BRIEF: Reproduce exactly the lines from the one containing "With (508,188) and" through the last line of the records below, both included, and nothing else.

_____

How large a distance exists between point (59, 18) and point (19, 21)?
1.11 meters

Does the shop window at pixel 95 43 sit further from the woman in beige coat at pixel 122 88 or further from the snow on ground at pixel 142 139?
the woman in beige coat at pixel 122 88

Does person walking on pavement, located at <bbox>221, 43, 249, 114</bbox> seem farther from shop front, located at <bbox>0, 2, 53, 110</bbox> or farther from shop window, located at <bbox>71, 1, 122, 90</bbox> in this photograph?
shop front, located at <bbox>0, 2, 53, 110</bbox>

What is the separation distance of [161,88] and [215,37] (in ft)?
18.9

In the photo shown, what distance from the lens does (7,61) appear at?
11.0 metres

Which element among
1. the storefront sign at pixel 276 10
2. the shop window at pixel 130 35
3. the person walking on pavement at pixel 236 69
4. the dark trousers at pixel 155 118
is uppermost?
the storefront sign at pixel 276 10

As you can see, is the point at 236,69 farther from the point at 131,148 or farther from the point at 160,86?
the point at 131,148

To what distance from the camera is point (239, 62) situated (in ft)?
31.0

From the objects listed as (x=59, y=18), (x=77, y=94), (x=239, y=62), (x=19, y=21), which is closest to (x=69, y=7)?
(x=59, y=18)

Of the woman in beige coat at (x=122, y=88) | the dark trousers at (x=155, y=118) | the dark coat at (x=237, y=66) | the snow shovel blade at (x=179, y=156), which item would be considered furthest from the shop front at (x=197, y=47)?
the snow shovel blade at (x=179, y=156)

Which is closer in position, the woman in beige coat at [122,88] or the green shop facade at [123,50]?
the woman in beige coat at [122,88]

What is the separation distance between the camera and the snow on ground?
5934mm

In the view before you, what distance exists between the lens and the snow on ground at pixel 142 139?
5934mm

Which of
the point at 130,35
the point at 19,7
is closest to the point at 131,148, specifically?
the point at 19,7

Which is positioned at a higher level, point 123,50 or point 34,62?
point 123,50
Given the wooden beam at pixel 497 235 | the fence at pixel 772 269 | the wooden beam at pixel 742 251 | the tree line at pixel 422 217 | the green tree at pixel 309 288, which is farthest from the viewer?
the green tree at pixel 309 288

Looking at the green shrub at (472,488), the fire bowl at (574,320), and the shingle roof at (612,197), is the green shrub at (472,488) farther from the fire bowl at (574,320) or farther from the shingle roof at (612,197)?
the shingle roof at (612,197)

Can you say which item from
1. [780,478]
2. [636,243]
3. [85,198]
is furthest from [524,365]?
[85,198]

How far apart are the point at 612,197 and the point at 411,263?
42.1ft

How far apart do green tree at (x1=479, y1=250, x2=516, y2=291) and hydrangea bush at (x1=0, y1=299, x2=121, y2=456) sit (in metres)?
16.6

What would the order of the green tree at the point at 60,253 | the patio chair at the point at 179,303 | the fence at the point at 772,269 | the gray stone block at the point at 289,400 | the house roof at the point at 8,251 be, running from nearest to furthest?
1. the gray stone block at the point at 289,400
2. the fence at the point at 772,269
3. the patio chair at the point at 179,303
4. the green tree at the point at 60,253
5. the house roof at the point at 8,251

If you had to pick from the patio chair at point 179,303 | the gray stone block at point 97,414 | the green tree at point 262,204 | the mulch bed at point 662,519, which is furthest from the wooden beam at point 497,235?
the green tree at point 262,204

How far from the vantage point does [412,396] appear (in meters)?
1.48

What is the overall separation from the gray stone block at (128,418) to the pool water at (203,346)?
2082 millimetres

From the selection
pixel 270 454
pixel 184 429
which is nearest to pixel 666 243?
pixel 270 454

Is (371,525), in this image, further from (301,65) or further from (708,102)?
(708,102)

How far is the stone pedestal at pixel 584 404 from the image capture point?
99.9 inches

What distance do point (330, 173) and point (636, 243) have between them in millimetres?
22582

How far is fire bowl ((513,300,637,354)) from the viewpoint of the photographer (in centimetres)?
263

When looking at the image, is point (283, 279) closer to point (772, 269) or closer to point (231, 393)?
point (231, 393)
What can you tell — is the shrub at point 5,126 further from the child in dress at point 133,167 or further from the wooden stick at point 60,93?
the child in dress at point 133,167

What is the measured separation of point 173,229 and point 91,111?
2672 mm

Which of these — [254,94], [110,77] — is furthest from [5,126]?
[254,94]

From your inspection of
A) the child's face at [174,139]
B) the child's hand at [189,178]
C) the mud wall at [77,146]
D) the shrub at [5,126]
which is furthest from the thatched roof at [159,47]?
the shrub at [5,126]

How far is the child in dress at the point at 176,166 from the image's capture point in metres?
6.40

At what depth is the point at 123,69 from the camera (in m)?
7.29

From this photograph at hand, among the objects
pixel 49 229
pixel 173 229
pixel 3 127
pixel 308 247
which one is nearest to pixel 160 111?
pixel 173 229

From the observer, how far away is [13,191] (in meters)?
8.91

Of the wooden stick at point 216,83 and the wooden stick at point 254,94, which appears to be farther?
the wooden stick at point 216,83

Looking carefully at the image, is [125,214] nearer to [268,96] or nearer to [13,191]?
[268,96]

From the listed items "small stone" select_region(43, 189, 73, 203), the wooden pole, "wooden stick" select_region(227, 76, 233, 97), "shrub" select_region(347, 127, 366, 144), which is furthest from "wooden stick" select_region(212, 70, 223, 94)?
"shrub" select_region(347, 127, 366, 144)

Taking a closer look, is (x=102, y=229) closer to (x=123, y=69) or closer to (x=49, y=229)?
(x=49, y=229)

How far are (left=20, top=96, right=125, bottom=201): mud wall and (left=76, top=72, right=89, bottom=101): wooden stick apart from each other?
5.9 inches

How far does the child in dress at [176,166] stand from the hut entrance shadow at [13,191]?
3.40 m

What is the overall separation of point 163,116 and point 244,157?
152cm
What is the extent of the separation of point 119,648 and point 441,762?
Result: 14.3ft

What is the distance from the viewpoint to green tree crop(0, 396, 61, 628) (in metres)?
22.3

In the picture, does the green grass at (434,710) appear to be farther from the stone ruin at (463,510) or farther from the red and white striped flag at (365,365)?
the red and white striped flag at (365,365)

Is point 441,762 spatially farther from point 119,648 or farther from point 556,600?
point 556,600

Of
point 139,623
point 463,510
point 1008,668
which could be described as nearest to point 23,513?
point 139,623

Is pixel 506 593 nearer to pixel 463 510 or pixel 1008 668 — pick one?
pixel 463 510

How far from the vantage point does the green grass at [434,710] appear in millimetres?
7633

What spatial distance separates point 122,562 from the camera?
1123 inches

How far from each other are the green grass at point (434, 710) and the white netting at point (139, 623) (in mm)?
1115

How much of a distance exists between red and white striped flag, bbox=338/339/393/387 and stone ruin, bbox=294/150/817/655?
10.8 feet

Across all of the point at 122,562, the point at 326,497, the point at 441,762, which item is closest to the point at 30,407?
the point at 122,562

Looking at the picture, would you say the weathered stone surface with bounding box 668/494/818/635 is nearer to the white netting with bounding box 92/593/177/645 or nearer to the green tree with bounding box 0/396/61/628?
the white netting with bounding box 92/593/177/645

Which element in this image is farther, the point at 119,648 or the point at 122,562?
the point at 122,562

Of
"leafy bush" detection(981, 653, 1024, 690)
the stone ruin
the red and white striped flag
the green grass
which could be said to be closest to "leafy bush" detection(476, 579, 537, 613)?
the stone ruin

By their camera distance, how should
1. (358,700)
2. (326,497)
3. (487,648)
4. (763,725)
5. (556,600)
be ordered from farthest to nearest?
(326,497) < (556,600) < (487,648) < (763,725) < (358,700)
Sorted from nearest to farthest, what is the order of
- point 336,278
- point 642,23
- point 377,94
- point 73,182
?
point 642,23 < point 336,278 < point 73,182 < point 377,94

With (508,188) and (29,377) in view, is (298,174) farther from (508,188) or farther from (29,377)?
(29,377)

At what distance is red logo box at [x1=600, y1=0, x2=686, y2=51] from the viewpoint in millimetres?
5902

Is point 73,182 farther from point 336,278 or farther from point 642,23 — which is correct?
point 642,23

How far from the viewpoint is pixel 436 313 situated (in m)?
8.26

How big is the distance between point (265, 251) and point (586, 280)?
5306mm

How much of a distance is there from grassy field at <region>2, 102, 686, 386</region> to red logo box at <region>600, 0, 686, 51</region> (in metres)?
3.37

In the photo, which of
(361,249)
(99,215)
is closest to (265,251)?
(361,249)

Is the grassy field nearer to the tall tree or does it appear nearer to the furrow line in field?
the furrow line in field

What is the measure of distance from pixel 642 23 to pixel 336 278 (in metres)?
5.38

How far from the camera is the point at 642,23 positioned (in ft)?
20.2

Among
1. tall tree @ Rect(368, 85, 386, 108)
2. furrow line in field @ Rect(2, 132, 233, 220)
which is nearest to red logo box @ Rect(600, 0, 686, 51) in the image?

_____

TASK SOLUTION:
With (508,188) and (29,377) in view, is (298,174) farther from (508,188) or farther from (29,377)?
(29,377)

At what distance is red logo box at [x1=600, y1=0, x2=686, y2=51] from the viewpoint in millimetres?
5902

Is point 73,182 farther from point 336,278 or farther from point 642,23 — which is correct?
point 642,23

How far from the viewpoint is pixel 436 313 situated (in m)?
8.26

How big is the distance between point (265, 251) and point (586, 280)?
5306mm

How much of a distance is there from grassy field at <region>2, 102, 686, 386</region> to red logo box at <region>600, 0, 686, 51</region> (in metres)?
3.37

In the photo, which of
(361,249)
(99,215)
is closest to (265,251)?
(361,249)

Is the grassy field nearer to the tall tree or does it appear nearer to the furrow line in field?
the furrow line in field

What is the measure of distance from pixel 642 23 to pixel 336 278 (in metres)?
5.38

How far from the camera is the point at 642,23 positioned (in ft)?
20.2

Among
1. tall tree @ Rect(368, 85, 386, 108)
2. furrow line in field @ Rect(2, 132, 233, 220)
which is nearest to red logo box @ Rect(600, 0, 686, 51) in the image?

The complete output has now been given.